Geospatial is a new term for many, while confusing at the best to most. Few around the world would see the full view of this term beyond the many perspectives it can present itself in. There were many technical as well as conventional interpretations I came across ever since I heard this term first in Madison, Wisconsin. It, for sure, is not a replacement to the more popular term GIS. GIS is more suitable to a piece of software that a buttonlogist would know to press buttons in. I present here, my definition and understanding of this beautiful term for the novice or the expert.

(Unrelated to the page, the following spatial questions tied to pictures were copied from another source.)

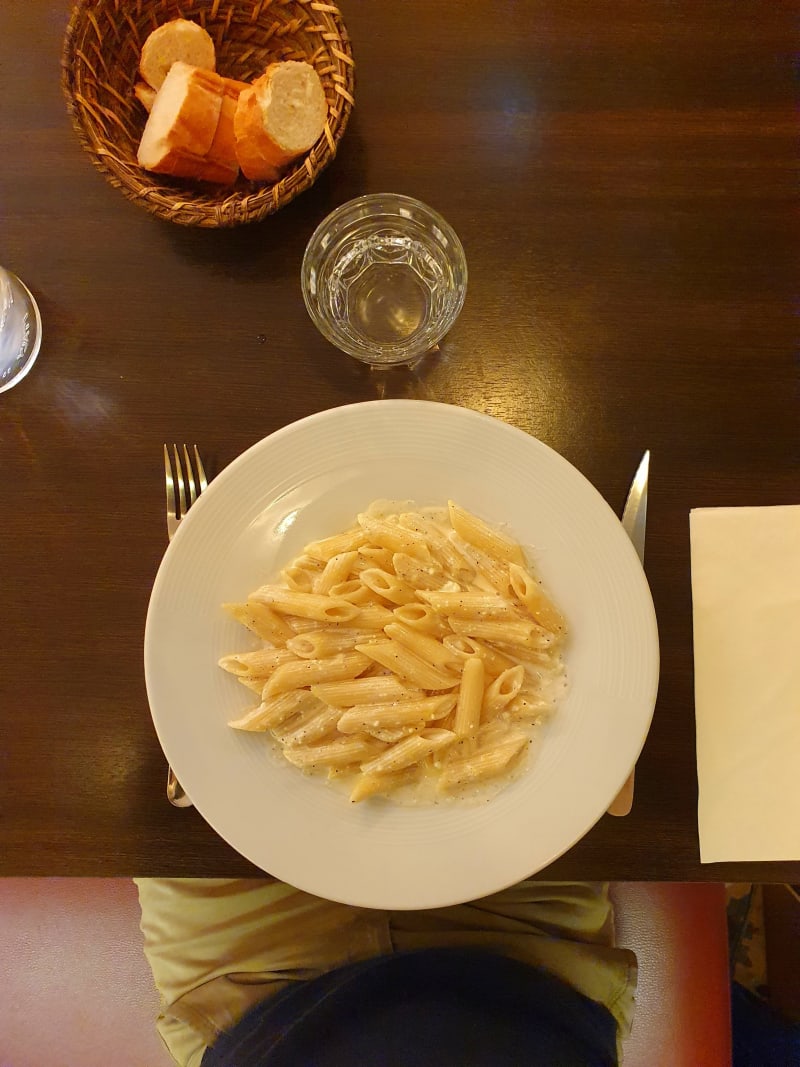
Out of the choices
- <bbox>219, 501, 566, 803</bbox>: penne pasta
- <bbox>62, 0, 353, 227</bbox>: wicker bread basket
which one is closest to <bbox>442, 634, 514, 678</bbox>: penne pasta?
<bbox>219, 501, 566, 803</bbox>: penne pasta

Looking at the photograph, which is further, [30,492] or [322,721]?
[30,492]

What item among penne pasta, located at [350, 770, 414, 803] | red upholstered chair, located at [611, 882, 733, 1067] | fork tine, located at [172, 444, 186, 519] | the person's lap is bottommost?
red upholstered chair, located at [611, 882, 733, 1067]

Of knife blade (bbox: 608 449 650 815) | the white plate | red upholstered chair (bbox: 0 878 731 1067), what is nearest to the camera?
the white plate

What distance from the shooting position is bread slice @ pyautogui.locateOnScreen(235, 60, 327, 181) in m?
1.01

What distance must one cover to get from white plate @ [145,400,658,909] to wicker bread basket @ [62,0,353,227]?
35cm

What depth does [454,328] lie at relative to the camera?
1143 mm

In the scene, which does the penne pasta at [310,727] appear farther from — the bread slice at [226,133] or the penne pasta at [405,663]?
the bread slice at [226,133]

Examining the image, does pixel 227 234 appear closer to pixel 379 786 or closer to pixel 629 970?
pixel 379 786

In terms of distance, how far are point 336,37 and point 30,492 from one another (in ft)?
2.62

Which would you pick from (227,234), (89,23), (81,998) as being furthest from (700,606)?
(81,998)

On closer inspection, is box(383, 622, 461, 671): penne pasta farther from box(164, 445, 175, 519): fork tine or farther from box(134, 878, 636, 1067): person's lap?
box(134, 878, 636, 1067): person's lap

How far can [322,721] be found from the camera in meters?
1.01

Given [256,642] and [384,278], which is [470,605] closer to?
[256,642]

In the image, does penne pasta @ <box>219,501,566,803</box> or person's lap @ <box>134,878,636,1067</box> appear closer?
penne pasta @ <box>219,501,566,803</box>
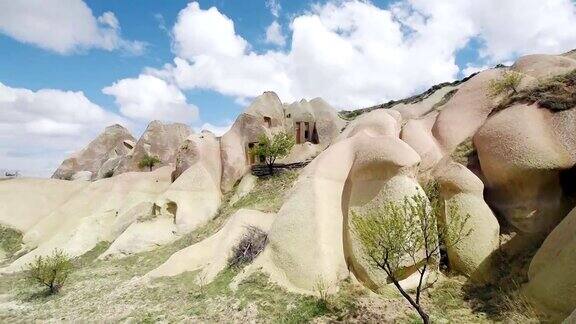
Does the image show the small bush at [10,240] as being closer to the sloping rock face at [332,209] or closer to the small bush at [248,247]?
the small bush at [248,247]

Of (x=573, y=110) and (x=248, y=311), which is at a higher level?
(x=573, y=110)

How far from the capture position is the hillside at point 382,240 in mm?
13445

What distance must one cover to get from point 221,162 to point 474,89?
1884 cm

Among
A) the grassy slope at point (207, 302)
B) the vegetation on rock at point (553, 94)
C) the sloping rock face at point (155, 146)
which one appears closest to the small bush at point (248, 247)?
the grassy slope at point (207, 302)

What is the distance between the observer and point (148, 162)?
130 feet

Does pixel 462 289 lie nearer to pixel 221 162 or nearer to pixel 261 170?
pixel 261 170

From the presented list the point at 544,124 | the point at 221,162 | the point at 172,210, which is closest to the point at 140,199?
the point at 172,210

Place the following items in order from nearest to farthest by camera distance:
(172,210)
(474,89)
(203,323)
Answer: (203,323) → (474,89) → (172,210)

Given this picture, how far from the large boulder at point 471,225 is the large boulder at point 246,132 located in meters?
18.4

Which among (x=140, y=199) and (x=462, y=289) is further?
(x=140, y=199)

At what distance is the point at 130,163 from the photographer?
41219mm

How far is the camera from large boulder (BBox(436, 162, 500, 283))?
14328 mm

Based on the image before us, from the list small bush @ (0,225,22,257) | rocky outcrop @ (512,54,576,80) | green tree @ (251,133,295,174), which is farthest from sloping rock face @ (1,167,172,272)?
rocky outcrop @ (512,54,576,80)

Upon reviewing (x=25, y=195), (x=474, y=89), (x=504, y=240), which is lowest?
(x=504, y=240)
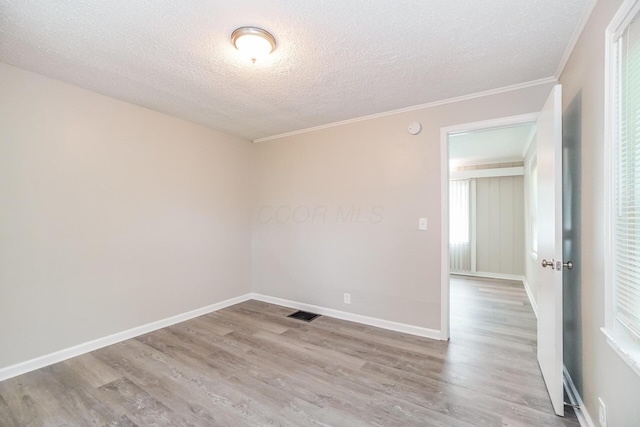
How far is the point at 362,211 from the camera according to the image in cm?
335

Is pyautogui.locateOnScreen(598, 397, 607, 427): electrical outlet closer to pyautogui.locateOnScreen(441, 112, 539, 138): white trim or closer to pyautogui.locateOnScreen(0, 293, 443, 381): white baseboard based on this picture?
pyautogui.locateOnScreen(0, 293, 443, 381): white baseboard

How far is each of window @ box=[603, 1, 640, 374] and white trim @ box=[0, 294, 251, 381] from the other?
3686 mm

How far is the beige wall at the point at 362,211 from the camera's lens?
2.90 meters

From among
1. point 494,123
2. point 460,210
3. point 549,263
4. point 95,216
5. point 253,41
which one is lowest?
point 549,263

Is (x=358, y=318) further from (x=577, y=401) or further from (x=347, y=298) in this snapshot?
(x=577, y=401)

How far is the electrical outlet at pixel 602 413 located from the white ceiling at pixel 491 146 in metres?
2.77

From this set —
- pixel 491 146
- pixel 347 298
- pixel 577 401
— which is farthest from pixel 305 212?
pixel 491 146

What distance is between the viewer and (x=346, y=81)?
241cm

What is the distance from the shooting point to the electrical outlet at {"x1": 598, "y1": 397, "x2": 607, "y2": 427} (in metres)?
1.40

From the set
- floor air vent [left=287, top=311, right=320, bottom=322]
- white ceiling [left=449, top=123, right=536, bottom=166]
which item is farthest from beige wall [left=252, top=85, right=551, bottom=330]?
white ceiling [left=449, top=123, right=536, bottom=166]

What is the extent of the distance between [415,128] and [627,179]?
1.91 meters

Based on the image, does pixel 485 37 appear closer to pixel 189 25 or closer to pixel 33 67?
pixel 189 25

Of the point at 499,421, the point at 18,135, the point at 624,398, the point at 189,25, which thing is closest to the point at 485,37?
the point at 189,25

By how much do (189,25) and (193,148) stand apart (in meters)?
2.00
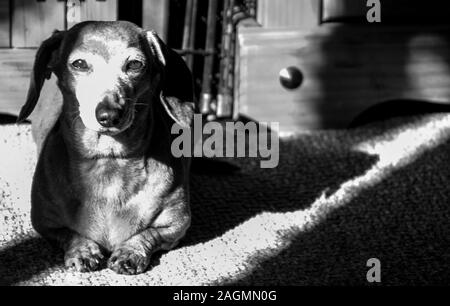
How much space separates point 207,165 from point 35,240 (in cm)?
86

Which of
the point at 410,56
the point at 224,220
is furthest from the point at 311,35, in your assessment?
the point at 224,220

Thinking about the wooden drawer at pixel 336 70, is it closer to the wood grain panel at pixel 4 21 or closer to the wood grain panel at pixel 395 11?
the wood grain panel at pixel 395 11

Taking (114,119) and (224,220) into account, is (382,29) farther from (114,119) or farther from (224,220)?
(114,119)

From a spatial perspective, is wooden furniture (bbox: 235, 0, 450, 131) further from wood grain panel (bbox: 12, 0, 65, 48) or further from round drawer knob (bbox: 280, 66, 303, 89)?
wood grain panel (bbox: 12, 0, 65, 48)

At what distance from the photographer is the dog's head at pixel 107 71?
254 cm

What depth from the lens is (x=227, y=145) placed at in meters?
3.76

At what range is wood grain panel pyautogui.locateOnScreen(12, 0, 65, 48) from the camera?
384cm

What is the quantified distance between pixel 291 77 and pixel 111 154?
4.35 feet

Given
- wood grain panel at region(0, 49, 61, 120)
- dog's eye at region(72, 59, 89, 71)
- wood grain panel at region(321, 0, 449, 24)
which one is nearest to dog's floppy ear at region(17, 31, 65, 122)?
dog's eye at region(72, 59, 89, 71)

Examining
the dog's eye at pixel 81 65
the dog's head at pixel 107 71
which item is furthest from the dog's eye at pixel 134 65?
the dog's eye at pixel 81 65

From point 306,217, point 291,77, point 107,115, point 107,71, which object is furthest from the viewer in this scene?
point 291,77

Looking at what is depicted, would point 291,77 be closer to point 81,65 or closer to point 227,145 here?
point 227,145

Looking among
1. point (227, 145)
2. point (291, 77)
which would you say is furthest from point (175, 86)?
point (291, 77)

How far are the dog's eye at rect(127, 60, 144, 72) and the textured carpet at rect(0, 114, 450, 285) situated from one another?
559 mm
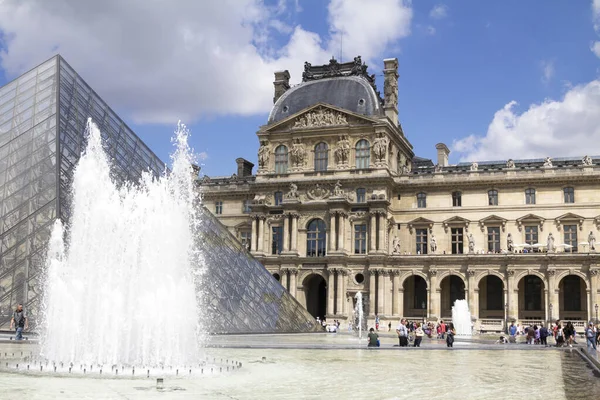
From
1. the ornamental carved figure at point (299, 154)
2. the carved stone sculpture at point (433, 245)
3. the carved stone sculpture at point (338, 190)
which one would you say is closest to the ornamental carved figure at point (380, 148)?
the carved stone sculpture at point (338, 190)

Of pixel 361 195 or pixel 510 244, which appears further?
pixel 361 195

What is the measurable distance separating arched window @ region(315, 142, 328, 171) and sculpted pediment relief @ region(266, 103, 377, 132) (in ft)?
4.95

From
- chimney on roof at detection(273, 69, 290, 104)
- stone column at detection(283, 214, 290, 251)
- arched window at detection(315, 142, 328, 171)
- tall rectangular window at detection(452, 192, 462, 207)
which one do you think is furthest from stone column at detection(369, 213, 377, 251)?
A: chimney on roof at detection(273, 69, 290, 104)

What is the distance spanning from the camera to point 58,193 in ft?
72.6

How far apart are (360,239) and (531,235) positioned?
11.6 metres

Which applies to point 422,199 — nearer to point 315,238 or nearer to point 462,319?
point 315,238

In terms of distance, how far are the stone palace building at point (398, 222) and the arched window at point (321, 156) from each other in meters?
0.08

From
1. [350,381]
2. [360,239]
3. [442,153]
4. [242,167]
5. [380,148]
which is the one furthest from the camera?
[242,167]

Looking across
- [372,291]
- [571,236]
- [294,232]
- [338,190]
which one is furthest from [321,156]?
[571,236]

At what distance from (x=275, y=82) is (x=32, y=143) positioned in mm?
35398

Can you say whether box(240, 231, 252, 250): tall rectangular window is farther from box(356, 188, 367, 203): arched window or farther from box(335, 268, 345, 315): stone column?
box(356, 188, 367, 203): arched window

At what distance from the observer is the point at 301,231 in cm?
5100

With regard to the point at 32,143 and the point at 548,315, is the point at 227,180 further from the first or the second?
the point at 32,143

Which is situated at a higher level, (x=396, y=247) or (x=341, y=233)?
(x=341, y=233)
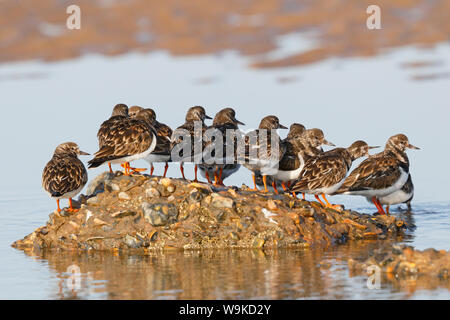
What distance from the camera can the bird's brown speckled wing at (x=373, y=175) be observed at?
21047mm

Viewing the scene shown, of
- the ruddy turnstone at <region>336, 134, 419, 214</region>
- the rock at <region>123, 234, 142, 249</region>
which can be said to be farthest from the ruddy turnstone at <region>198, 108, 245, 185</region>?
the rock at <region>123, 234, 142, 249</region>

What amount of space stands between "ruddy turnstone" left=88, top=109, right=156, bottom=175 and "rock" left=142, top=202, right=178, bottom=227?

As part of my geospatial education at the University of Wisconsin-Madison, I took many courses and worked on multiple projects involving GIS work. Though we commonly referred to all this work as GIS, our program was called Geospatial Information Science and Engineering (GIE or GISE). While we were searching for seminar topics during a semester, I asked my teacher Dr Alan Vonderohe to tell us all “What is GIE?”. Interestingly enough, that was the first time such a discussion had come up and he put together a big picture definition of the whole program he nourished and brought to form for us. And to me that seminar was the game changer. It not only explained to me what geospatial is, GIE is, and GIS is but also took my understanding of this beautiful science leaps ahead. The full umbrella of concepts, methods, data-structures, algorithms, data, reference frameworks, tools and technologies involved in learning about the “space/time fabric” – spatial, in the context of the “earth” – geo, using the digital tools is Geospatial. And GIE is an engineering science of understanding and leveraging Geospatial for solving the problems related to the earth. What do I mean by engineering science? In simplest terms, a well defined approach to dealing with the spatial (digital) information through its entire life cycle from inception to consumption. What else have we left unaddressed in this picture? What a beauty, a consummate picture, ain’t it?
In the actual words of my professor Dr Vonderohe, “a discipline of science is born when a person implementing or presenting the science needs to develop a full rounded understanding of all the sub-aspects of the science, either borrowed from other disciplines or new ones developed within the discipline”. Geospatial is such a new discipline of science. A geospatial professional needs to understand aspects of geodesy, surveying, computer science, mathematical science, theoretical physics, cartography, information technology, in addition to spatial analysis concepts, tools, algorithms commonly available as piece of commercial software. Only such a professional can efficiently solve or improve solutions for problems deemed daunting hitherto. The Geospatial science is born to enhance the human interactions with and understanding of the earth-based objects and phenomena thus improving the overall quality of life of our civilizations.